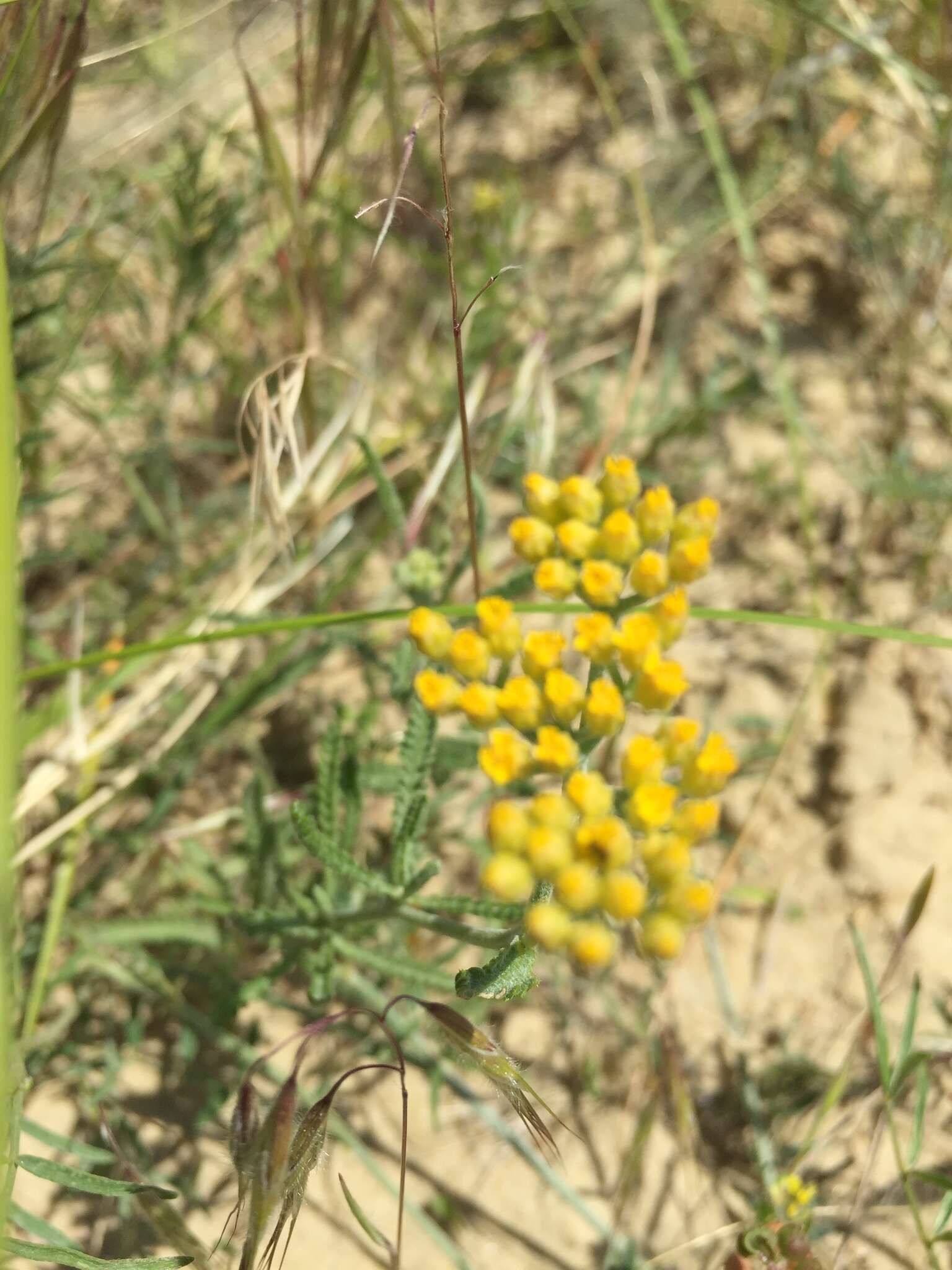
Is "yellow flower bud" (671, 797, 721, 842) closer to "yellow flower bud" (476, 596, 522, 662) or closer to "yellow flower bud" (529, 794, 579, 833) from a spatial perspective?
"yellow flower bud" (529, 794, 579, 833)

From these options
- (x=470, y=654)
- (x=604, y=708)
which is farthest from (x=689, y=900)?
(x=470, y=654)

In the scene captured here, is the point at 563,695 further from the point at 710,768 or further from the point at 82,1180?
the point at 82,1180

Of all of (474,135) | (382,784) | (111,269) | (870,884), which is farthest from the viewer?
(474,135)

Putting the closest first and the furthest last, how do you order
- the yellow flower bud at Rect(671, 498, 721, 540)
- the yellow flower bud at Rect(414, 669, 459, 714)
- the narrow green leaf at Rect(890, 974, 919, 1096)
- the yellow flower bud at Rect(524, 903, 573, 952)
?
the yellow flower bud at Rect(524, 903, 573, 952) → the yellow flower bud at Rect(414, 669, 459, 714) → the yellow flower bud at Rect(671, 498, 721, 540) → the narrow green leaf at Rect(890, 974, 919, 1096)

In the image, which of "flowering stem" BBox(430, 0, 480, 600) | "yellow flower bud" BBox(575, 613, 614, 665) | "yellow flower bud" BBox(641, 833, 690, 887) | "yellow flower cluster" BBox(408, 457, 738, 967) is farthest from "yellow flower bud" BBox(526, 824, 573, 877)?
"flowering stem" BBox(430, 0, 480, 600)

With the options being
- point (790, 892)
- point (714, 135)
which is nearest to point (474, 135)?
point (714, 135)

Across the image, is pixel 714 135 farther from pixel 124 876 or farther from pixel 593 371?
pixel 124 876
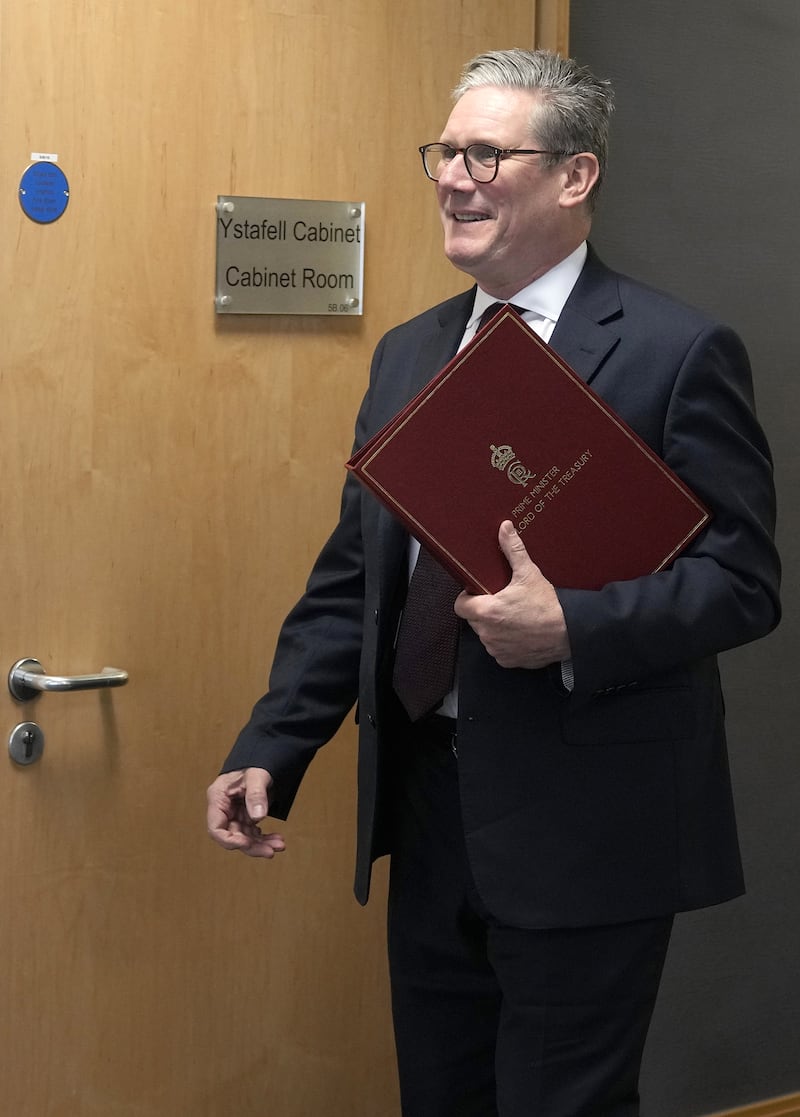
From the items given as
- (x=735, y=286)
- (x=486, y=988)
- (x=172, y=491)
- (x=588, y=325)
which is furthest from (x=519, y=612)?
(x=735, y=286)

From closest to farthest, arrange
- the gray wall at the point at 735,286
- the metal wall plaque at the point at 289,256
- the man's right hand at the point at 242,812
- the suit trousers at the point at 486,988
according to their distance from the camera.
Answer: the suit trousers at the point at 486,988 → the man's right hand at the point at 242,812 → the metal wall plaque at the point at 289,256 → the gray wall at the point at 735,286

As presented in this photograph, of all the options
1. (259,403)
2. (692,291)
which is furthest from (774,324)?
(259,403)

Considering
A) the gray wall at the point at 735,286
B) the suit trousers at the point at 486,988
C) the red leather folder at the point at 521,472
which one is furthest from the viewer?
the gray wall at the point at 735,286

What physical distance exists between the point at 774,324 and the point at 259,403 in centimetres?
113

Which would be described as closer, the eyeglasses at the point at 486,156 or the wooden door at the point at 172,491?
the eyeglasses at the point at 486,156

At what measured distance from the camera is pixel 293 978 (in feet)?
7.18

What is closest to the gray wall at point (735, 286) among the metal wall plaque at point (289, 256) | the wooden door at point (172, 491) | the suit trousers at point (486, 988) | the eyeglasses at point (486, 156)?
the wooden door at point (172, 491)

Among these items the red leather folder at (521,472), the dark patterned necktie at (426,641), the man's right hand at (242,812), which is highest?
the red leather folder at (521,472)

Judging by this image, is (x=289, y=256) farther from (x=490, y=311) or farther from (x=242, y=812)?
(x=242, y=812)

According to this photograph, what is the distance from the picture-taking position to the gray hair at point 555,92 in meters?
1.64

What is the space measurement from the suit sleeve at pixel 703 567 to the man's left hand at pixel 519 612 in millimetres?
20

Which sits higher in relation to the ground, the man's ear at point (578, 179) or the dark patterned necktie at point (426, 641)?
the man's ear at point (578, 179)

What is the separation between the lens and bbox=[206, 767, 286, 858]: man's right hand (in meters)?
1.71

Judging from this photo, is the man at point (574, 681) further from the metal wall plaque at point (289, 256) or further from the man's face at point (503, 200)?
the metal wall plaque at point (289, 256)
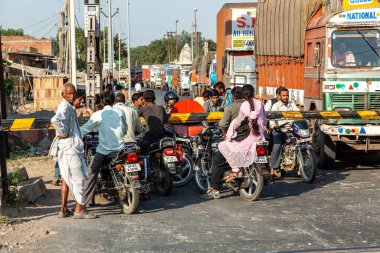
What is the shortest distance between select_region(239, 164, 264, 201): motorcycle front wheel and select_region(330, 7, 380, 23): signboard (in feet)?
15.8

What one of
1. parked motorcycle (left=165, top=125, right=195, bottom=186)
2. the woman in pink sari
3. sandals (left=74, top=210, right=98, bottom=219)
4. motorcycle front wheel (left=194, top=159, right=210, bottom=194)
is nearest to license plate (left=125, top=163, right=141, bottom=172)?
sandals (left=74, top=210, right=98, bottom=219)

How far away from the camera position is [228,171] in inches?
401

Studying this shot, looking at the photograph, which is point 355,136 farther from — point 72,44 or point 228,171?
point 72,44

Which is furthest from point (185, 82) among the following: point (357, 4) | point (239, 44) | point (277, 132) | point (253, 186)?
point (253, 186)

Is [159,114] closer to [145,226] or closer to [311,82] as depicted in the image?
[145,226]

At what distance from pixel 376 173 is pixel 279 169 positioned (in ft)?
6.30

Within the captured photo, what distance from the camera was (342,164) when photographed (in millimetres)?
14258

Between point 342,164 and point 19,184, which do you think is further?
point 342,164

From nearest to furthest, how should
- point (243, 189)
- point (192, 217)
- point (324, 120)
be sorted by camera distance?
point (192, 217)
point (243, 189)
point (324, 120)

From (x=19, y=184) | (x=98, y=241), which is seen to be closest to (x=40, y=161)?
(x=19, y=184)

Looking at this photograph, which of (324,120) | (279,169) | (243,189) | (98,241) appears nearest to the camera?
(98,241)

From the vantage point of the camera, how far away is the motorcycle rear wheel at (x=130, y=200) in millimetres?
8875

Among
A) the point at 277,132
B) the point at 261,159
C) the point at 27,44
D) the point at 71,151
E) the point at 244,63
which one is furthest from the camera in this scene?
the point at 27,44

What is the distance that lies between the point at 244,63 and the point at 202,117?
16.2 m
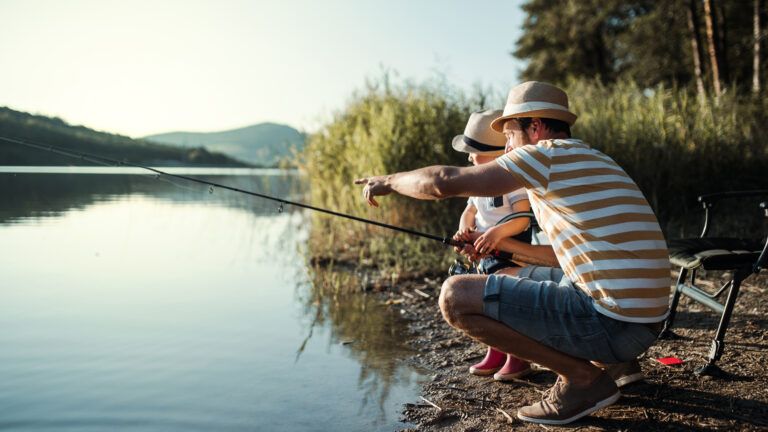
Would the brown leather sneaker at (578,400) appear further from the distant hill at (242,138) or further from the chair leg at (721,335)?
the distant hill at (242,138)

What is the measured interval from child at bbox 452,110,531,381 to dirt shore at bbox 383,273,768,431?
0.08 m

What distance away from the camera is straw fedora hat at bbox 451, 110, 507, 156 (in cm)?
352

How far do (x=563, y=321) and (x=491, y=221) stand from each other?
1.05m

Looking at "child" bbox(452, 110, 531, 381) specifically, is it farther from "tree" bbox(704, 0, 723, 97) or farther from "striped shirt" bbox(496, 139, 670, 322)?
"tree" bbox(704, 0, 723, 97)

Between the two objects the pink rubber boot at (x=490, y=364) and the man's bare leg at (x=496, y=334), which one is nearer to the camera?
the man's bare leg at (x=496, y=334)

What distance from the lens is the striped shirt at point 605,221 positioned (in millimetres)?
2420

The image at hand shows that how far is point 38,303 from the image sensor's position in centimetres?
583

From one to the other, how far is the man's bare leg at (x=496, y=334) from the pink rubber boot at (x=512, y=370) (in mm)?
662

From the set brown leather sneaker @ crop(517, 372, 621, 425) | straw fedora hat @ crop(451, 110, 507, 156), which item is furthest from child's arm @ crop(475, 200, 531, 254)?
brown leather sneaker @ crop(517, 372, 621, 425)

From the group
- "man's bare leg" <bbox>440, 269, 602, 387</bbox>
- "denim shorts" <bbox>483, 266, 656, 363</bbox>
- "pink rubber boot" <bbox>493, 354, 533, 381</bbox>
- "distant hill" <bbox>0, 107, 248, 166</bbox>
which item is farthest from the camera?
"distant hill" <bbox>0, 107, 248, 166</bbox>

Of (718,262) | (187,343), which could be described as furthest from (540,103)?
(187,343)

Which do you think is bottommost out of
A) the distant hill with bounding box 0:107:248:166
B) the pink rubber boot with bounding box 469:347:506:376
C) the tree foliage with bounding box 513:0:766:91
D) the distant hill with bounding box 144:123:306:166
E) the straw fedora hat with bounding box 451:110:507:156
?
the pink rubber boot with bounding box 469:347:506:376

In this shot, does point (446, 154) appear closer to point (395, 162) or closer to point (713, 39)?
point (395, 162)

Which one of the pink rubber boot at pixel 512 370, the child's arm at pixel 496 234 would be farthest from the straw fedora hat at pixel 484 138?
the pink rubber boot at pixel 512 370
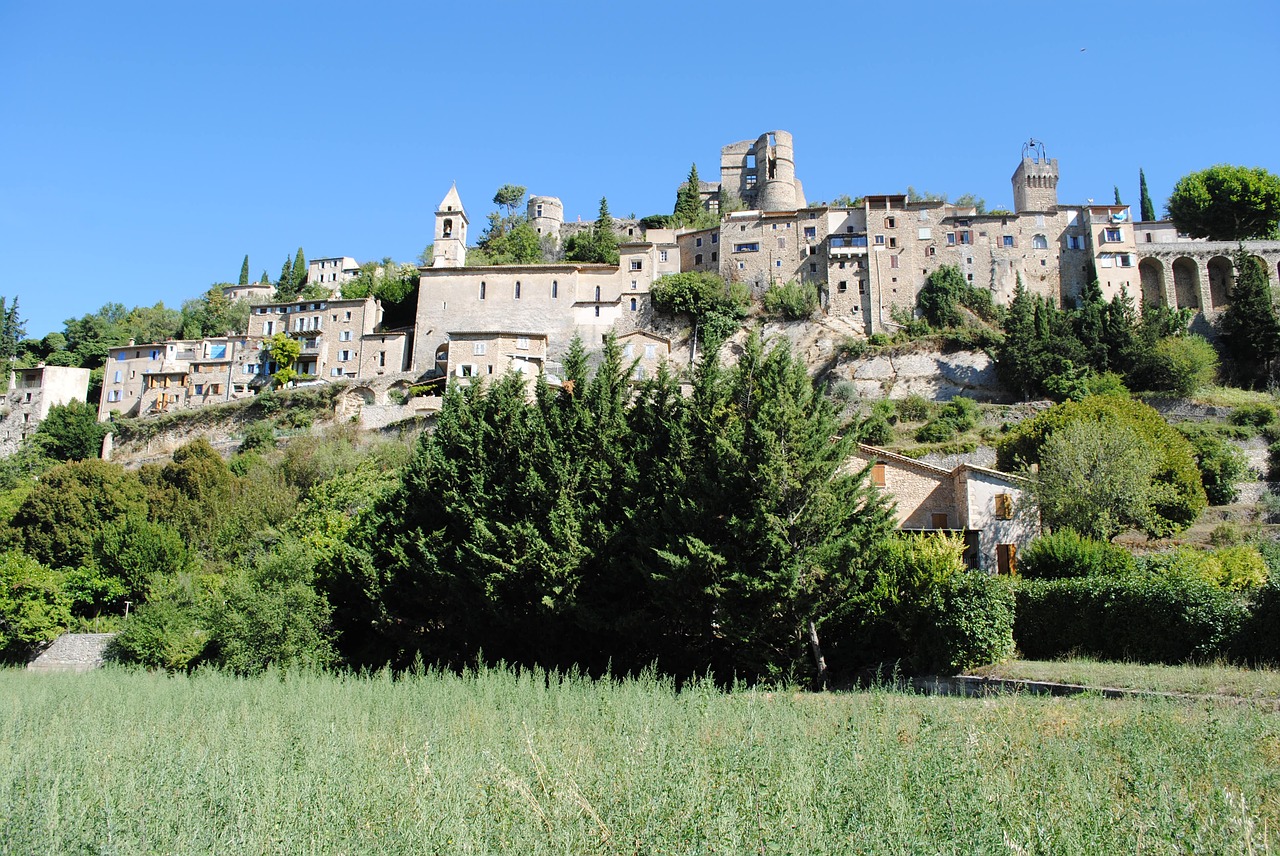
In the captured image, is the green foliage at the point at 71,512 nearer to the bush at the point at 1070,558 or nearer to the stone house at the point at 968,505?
the stone house at the point at 968,505

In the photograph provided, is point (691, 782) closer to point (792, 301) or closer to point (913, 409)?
point (913, 409)

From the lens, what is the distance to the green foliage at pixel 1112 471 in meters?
32.7

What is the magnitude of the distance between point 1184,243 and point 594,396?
59.3 meters

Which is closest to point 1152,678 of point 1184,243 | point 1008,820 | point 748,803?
point 1008,820

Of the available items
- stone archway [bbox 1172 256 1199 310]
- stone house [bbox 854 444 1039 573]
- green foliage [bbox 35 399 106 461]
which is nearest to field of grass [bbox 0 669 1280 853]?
stone house [bbox 854 444 1039 573]

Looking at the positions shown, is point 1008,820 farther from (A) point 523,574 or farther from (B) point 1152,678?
(A) point 523,574

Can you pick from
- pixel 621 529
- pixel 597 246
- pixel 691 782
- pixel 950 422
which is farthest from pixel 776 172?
pixel 691 782

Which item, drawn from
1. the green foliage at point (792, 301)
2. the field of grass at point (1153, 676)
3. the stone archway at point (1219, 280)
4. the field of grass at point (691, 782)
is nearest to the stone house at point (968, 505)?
the field of grass at point (1153, 676)

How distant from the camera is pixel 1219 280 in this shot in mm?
65938

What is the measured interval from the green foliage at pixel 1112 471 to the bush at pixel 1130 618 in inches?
490

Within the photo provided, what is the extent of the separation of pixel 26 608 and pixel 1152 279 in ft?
237

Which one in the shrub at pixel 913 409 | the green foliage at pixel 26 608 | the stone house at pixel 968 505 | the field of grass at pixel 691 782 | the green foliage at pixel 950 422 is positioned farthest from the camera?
the shrub at pixel 913 409

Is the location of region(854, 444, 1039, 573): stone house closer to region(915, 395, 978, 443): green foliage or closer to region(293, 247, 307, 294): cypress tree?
region(915, 395, 978, 443): green foliage

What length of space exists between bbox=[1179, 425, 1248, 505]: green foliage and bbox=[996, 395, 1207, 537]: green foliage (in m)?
2.09
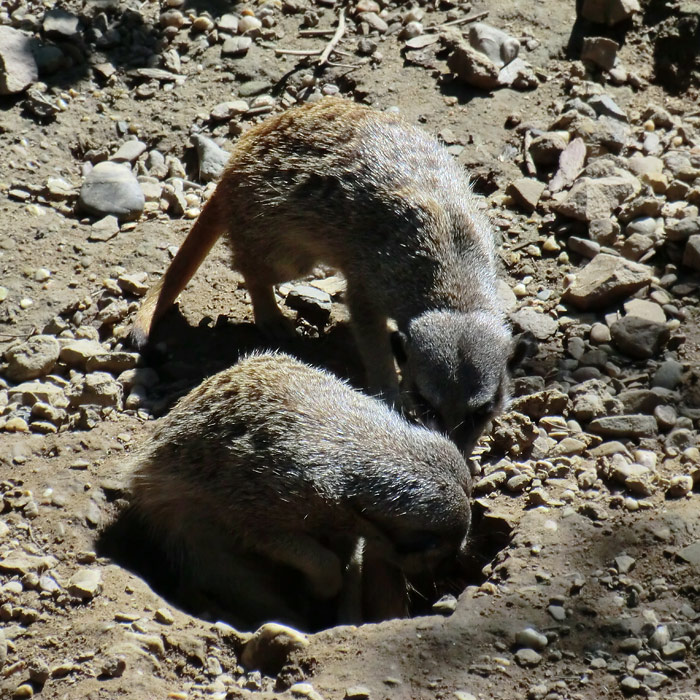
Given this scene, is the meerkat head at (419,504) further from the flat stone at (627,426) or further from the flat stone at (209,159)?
the flat stone at (209,159)

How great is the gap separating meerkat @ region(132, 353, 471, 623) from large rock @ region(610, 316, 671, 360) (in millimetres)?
1436

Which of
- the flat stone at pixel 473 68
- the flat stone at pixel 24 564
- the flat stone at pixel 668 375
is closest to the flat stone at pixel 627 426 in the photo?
the flat stone at pixel 668 375

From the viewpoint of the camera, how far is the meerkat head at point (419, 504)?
4.23 m

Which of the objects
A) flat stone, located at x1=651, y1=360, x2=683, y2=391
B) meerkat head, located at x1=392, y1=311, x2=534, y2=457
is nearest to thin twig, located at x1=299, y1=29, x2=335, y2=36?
meerkat head, located at x1=392, y1=311, x2=534, y2=457

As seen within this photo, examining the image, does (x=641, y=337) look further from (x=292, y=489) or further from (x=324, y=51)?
(x=324, y=51)

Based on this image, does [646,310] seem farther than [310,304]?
No

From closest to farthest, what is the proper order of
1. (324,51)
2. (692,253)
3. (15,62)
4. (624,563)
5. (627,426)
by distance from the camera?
(624,563), (627,426), (692,253), (15,62), (324,51)

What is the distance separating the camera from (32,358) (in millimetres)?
5453

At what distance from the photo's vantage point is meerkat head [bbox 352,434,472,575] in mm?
4227

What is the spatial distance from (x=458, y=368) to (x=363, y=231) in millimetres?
1277

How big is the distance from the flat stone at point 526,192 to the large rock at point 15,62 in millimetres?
3609

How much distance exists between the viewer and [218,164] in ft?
22.8

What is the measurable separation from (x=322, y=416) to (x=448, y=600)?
100cm

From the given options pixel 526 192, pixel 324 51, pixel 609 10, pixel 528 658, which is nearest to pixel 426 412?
pixel 528 658
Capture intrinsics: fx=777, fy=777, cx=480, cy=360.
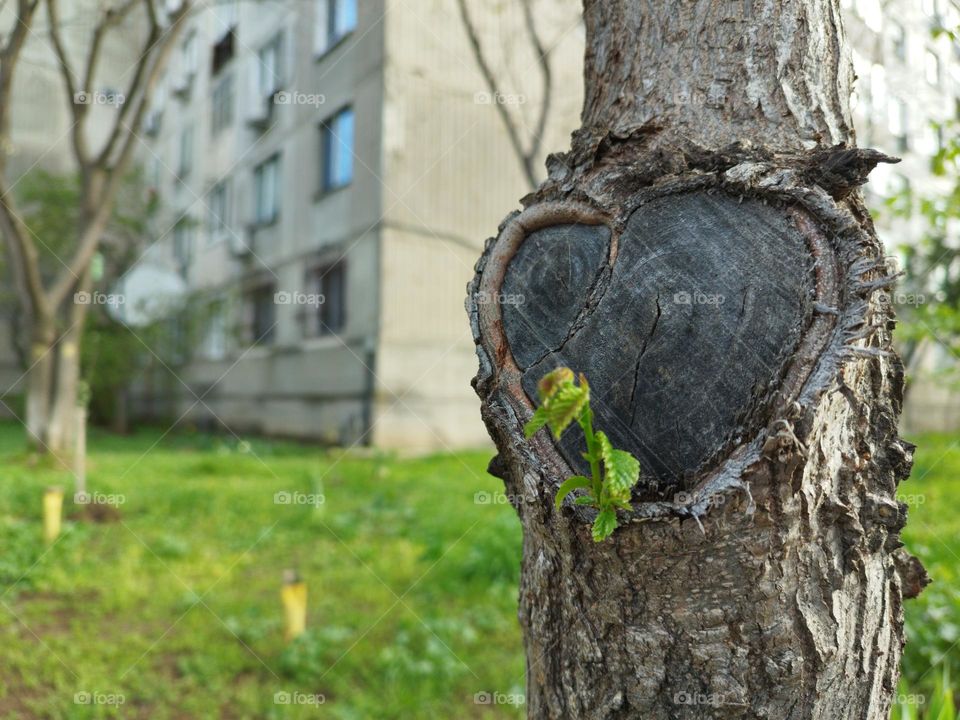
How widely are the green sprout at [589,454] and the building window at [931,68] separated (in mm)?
11187

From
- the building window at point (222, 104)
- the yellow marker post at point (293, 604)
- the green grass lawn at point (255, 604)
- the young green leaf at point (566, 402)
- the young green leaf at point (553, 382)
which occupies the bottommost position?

***

__PROBLEM TO SOLVE__:
Edit the part of the listing above that opens with the line containing "Which one in" and closes with the line containing "(624,563), (627,426), (692,253), (15,62), (324,51)", changing "thin twig" to "small twig" and keeping everything else the same. Give back only those lines, and leave the pictures out.

__CORRECT ANSWER__:
Which one in the shrub at pixel 913 409 | the green foliage at pixel 26 608 | the stone house at pixel 968 505 | the field of grass at pixel 691 782 | the green foliage at pixel 950 422 is positioned farthest from the camera?
the shrub at pixel 913 409

Is the location of region(854, 444, 1039, 573): stone house closer to region(915, 395, 978, 443): green foliage or closer to region(293, 247, 307, 294): cypress tree?
region(915, 395, 978, 443): green foliage

What length of space exists between bbox=[1179, 425, 1248, 505]: green foliage and bbox=[996, 395, 1207, 537]: green foliage (in m)?
2.09
Given this scene, is the meerkat head at (419,504) further from the flat stone at (627,426) or further from the flat stone at (209,159)?
the flat stone at (209,159)

How great is the gap separating meerkat @ region(132, 353, 471, 623) from large rock @ region(610, 316, 671, 360) (in millimetres)?
1436

Which of
- the flat stone at pixel 473 68
- the flat stone at pixel 24 564
- the flat stone at pixel 668 375
is closest to the flat stone at pixel 627 426 in the photo?
the flat stone at pixel 668 375

From the viewpoint of the camera, how far is the meerkat head at point (419, 504)?
4.23 m

Which of the objects
A) flat stone, located at x1=651, y1=360, x2=683, y2=391
B) meerkat head, located at x1=392, y1=311, x2=534, y2=457
is nearest to small twig, located at x1=299, y1=29, x2=335, y2=36?
meerkat head, located at x1=392, y1=311, x2=534, y2=457

As seen within this photo, examining the image, does (x=641, y=337) look further from (x=292, y=489) or further from (x=324, y=51)?
(x=324, y=51)

Based on this image, does [646,310] seem farther than [310,304]?
No

From closest to farthest, what is the proper order of
1. (324,51)
2. (692,253)
3. (15,62)
4. (624,563)
5. (627,426)
by distance from the camera?
(624,563), (627,426), (692,253), (15,62), (324,51)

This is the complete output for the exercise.